Black-tailed godwits, Leighton Moss

Public transport routes and services change and are sometimes axed completely. I'll try to update any changes as soon as I find out about them. Where bus services have been cancelled or renamed I'll strike through the obsolete bus number to mark this change.

Monday 28 June 2021

Pennington Flash

Egyptian goose

I had an afternoon stroll round Pennington Flash to take advantage of gloomy weekday weather. 

Horse chestnut

Walking down from St. Helens Road the birds were very quiet save for the frustrating chirps and ticks of young robins and great tits, the rustle of leaves as blackbirds, wrens and goldfinches moved through the undergrowth and the clatter of woodpigeons in the treetops. The quiet was shattered by a family of jays heralding the arrival of a parent with a great mouthful of what looked like steak and kidney pudding but was probably something not available at the freezer counter.

Egyptian geese

I arrived at the car park to find three Egyptian geese feeding amongst the mallards and pigeons. I don't know that these are the same birds that were here last year, if not this is a remarkable coincidence.

It's hard to see much of the spit by the Horrocks Hide over the herbage. A couple of dozen mallards slept while lapwings tiptoed round them. There were a few dozen black-headed gulls at the end of the spit; all the large gulls, mostly lesser black-backs, were out in open water.

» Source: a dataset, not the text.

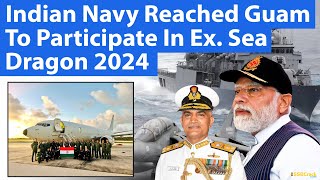 Exercise Sea Dragon 2024  Indian Navy [upl. by Assyl521]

Oystercatchers were heard but not seen.

Moving on, the birdsong got louder. Blackbirds, wrens and blackcaps struggled to make themselves heard over the song thrushes. There were a few chiffchaffs around, and here and there a singing goldfinch. Family parties of great tits and blue tits moved quietly through the willows and dogwoods beside the path.

Pennington Flash

There wasn't much doing on the pools either side of the path by the Tom Edmondson Hide, just a few coots and moorhens and an adult heron.

Ramsdales was fairly quiet, mostly mallards and lapwings. It's good to see that the young lapwings are nearly full grown with hints of black crests adorning their yellow faces. A Cetti's warbler quietly sang in the reeds, something I didn't think they were capable of doing.

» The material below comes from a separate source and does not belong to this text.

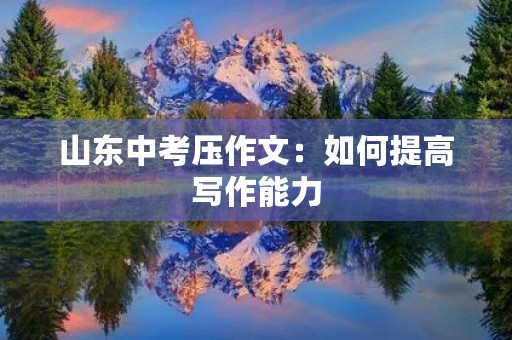 山东中考压作文:如何提高写作能力 山东中考压作文:如何提高写作能力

I walked down to Bunting Hide, adding sedge and reed warblers to the song list with fly-by cameos from a nuthatch and a family of long-tailed tits.

Westleigh Brook

I keep meaning to visit Hope Carr Nature Reserve again but haven't got round to it so I decided to walk over there taking the path that goes under Amberleigh Way then follows Westleigh Brook before turning and heading to Pennington Hall Park. I crossed St. Helens Road and walked down Chestnut Avenue to the little cut that takes you over the bridge into Hope Carr.

I'd hardly stepped onto the bridge when a Cetti's warbler broke into song in the hogweeds along Pennington Brook. I had to wait to get off the bridge as a family of great tits met a family of chiffchaffs in the elderberry bush at the corner of the path then spent some time foraging in the bushes before heading off together into deep undergrowth. I very quickly gave up trying to get a photo of any of them.

Hope Carr nature reserve

I dived into the trees and took the rough paths that go round the lagoons. It didn't take long for me to start wondering what all the biting insects feed on when occasional birdwatchers aren't passing through, there aren't enough roe deer in the world to satisfy those numbers. Luckily the hand sanitiser turns out to put them off a lot, I know to do it proactively in future. The brambles and head-high nettles were another thing again.

More jays and song thrushes in the trees, families of tufties and mallards on the water with some coots and moorhens. And reed warblers and whitethroats by the United Utilities car park.

As the bus back to the Trafford Centre passed through Astley I spotted a woodpigeon that was even more peculiar than the piebald individual back home. This bird was all white save grey flight feathers and tail and a sandy cream head.